Officials in at least two New Jersey school districts – and probably more – said they had been informed by the state about suspicious student messages found on the social media platform. Details of the messages were not disclosed.
Pearson informed the state Department of Education, which then informed the districts through a scripted process of “security alerts” and “corrective actions.”
As of now, those “suspicious student messages” – i.e., students snapping screenshots of test questions and tweeting them – originated at Watchung Hills Regional High School district in Warren, Hanover Park Regional in East Hanover and South Orange-Maplewood. The story was first reported by Bob Braun on Friday and then picked up over the weekend by Mark Weber, Diane Ravitch, and Valerie Strauss. Now it’s on sites like Breitbart, Buzzfeed, DailyKos, and the Eagle Forum.
Should the DOE and individual districts be vigilant about security breaches? Sure, that’s been the protocol for years, well before PARCC replaced N.J.’s ASK and HSPA standardized tests and well before N.J. DOE’s contract with Pearson. Should Pearson be monitoring students’ twitter feeds? No. That’s just a little too Dick Cheney-ish for any parent or school staffer to stomach, as well as an ungainly infringement of student privacy.
In response to inquiries from Spotlight, the DOE said that security breaches have occurred every year during ASK and HSPA testing and, “likewise, test security measures are not new, nor are they unique to this test.” A superintendent said that “[m]y understanding is that most large companies constantly track what people are saying about their products and what is trending on social media. We strive to make sure our students know that when the post something online, it is public for all the world to see.”
A spokeswoman for Pearson said, “The security of a test is critical to ensure fairness for all students and teachers and to ensure that the results of any assessment are trustworthy and valid. We welcome debate and a variety of opinions. But when test questions or elements are posted publicly to the Internet, we are obligated to alert PARCC states. Any contact with students or decisions about student discipline are handled at the local level. We believe that a secure test maintains fairness for every student and the validity, integrity of the test results.”
Sure, but they’re still kids, adjusting, as we all are, to this brave new wikileaky world where your smartphone recommends books for you to read based on e-book acquisitions and your Facebook page customizes ads based on personal purchasing habits, where pundits wonder what damage Hillary Clinton did to her presidential prospects by using personal emails for government business. In this digital world, lines that were once clear are blurry. Where’s the boundary between due diligence and invasion of privacy?

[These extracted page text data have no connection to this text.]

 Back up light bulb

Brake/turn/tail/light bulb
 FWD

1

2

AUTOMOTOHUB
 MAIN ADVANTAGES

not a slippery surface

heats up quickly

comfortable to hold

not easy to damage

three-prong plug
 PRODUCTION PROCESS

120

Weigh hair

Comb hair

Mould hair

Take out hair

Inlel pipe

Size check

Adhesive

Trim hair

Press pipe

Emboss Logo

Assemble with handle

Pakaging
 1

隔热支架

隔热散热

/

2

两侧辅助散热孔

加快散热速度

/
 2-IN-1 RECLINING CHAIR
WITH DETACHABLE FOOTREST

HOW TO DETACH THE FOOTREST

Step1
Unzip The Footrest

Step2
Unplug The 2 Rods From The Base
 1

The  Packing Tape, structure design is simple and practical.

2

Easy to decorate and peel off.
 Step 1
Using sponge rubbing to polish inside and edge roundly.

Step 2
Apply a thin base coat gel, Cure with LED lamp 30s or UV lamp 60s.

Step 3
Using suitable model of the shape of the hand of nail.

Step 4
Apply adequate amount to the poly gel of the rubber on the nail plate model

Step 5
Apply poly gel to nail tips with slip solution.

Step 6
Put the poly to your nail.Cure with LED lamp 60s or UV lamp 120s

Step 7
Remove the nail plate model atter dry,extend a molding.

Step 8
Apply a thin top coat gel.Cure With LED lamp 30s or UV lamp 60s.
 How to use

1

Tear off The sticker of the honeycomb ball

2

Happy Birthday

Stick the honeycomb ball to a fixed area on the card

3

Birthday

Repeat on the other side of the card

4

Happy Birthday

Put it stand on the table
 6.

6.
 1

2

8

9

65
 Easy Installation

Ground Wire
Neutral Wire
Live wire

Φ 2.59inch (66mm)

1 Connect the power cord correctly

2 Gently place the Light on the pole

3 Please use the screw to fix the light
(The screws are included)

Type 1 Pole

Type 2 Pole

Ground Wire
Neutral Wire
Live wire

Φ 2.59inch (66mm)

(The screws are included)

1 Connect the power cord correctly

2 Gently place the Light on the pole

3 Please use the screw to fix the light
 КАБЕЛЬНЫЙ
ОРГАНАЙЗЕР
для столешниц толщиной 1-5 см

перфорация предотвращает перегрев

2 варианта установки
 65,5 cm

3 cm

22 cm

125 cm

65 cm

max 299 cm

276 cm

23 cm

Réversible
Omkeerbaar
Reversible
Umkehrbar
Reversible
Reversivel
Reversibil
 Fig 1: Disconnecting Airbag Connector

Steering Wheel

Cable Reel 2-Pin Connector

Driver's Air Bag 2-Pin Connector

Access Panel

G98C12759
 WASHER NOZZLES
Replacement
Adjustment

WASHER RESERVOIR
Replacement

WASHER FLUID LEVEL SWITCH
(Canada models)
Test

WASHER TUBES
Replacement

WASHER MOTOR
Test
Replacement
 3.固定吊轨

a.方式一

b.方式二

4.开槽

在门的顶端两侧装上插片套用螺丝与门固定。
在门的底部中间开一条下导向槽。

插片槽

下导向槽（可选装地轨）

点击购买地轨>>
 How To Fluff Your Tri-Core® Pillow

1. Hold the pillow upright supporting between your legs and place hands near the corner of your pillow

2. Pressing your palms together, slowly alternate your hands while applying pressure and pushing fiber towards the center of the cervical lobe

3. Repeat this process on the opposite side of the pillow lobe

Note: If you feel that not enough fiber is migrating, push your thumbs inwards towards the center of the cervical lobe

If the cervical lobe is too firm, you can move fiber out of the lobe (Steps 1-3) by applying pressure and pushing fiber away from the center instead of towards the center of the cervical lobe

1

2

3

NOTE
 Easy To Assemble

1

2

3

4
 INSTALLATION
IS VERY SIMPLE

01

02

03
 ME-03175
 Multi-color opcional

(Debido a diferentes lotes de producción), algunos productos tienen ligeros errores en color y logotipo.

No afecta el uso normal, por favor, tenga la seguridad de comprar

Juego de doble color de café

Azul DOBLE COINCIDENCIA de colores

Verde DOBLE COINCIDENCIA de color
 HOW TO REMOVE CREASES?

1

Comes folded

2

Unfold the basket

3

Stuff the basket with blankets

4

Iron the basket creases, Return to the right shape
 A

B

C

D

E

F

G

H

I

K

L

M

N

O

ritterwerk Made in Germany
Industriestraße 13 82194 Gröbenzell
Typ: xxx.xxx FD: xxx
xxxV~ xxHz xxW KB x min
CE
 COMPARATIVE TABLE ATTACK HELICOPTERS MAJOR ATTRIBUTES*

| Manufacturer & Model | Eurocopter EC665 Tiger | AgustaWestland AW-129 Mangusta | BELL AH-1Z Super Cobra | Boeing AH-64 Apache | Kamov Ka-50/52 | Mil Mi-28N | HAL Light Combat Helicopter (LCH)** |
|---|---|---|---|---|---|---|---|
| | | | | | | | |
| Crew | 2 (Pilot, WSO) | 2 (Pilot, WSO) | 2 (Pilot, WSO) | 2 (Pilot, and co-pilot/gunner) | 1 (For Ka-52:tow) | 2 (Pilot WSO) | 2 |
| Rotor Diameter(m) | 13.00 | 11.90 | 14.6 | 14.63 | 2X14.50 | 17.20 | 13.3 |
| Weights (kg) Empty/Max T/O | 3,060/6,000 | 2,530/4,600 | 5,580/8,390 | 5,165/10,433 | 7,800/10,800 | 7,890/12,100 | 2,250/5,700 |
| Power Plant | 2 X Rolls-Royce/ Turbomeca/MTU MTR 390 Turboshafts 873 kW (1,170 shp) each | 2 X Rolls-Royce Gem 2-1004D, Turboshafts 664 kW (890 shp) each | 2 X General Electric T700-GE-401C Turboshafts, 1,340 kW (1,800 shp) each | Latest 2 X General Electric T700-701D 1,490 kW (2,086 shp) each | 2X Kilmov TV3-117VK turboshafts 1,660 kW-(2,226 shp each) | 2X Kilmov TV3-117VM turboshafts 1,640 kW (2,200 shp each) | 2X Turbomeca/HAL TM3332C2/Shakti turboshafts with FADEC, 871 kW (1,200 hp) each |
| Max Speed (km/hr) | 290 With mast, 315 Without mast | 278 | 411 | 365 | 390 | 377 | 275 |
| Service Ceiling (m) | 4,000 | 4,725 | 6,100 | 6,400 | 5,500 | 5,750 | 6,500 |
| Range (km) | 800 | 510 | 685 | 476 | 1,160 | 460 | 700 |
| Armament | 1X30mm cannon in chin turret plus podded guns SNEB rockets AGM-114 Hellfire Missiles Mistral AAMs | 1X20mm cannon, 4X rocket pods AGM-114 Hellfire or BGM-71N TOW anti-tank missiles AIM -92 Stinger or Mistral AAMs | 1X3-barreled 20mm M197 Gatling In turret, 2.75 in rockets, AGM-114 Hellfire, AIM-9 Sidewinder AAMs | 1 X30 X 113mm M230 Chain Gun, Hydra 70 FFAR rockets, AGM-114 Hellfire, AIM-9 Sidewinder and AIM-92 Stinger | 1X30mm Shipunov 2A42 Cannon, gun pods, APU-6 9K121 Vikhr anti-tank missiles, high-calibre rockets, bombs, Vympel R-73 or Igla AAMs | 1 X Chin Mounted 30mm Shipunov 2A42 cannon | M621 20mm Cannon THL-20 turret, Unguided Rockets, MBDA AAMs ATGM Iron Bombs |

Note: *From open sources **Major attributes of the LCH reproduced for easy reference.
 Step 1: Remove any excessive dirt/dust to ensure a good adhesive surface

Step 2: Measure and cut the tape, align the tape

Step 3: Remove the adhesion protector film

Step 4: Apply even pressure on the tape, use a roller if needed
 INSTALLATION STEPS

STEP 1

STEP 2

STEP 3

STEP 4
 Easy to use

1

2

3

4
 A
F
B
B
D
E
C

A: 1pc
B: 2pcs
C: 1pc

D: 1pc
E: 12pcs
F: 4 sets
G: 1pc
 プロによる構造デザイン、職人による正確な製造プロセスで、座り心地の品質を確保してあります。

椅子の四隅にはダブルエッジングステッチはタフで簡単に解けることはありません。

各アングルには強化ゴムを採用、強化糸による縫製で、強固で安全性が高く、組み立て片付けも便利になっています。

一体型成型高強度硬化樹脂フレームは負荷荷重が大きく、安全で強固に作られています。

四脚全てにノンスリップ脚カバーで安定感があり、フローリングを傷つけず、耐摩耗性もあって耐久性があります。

Ambiguity aside, Pearson blew it, the victim of a self-inflicted wound. While the company isn’t “spying” (at least in the sense alleged by the anti-testing lobby), the N.J. DOE should demand that its testing vendor shut down this practice fast.
After all, in the context of this shift to new student assessments aligned with common academic standards, a few leaked questions are trivial. It’s more prudent to protect the integrity of this promising new accountability system that’s the target of so many distorted attacks. PARCC’s purpose is to provide schools, teachers, and parents with information about student growth and to promote educational equity. That mission supersedes politically-fraught security protocol. Let’s keep our eyes on the prize.
* Today’s Star Ledger has a good piece that dispels some of these myths.